--- Data for the task ---
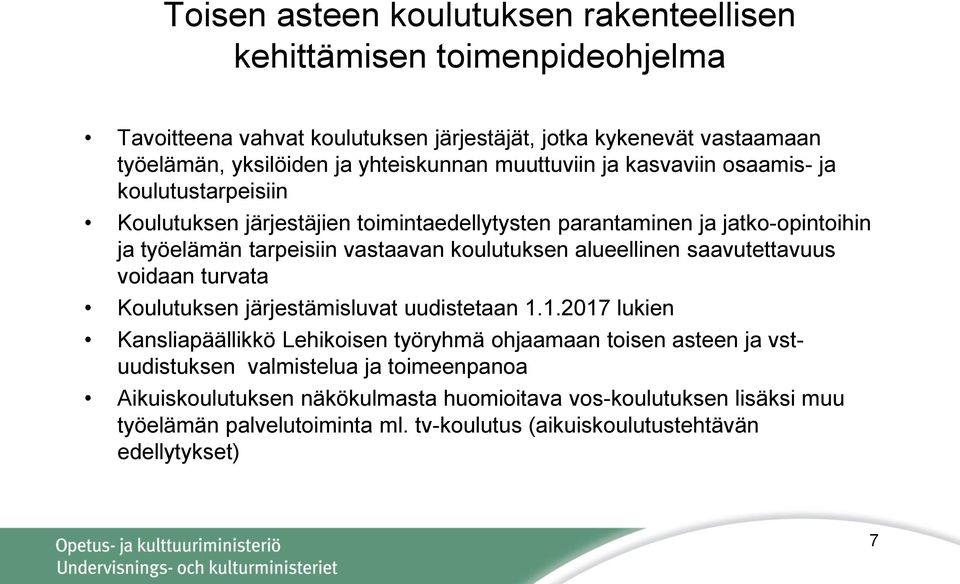 vastaavan koulutuksen alueellinen saavutettavuus voidaan turvata Koulutuksen järjestämisluvat uudistetaan 1.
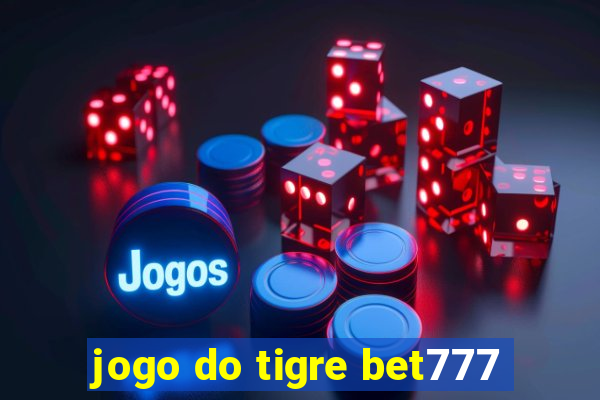 jogo do tigre bet777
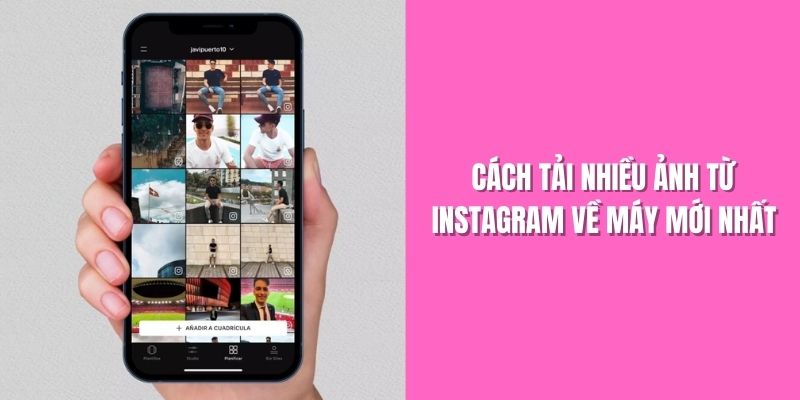 cach-tai-nhieu-anh-tu-instagram-ve-may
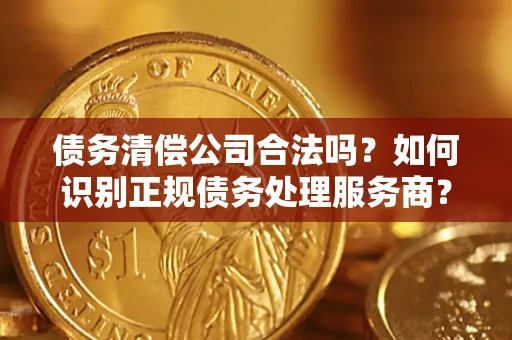 武汉债务清偿公司合法吗？如何识别正规债务处理服务商？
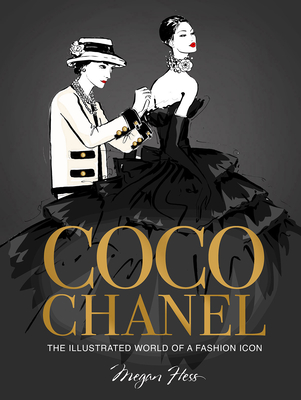 Coco Chanel Special Edition: The Illustrated World of a Fashion Icon - Hess, Megan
---
Task objective =
Return all the records above exactly, pictures omitted.

Completed task =
 vastaavan koulutuksen alueellinen saavutettavuus voidaan turvata Koulutuksen järjestämisluvat uudistetaan 1.
 jogo do tigre bet777
 cach-tai-nhieu-anh-tu-instagram-ve-may
 武汉债务清偿公司合法吗？如何识别正规债务处理服务商？
 Coco Chanel Special Edition: The Illustrated World of a Fashion Icon - Hess, Megan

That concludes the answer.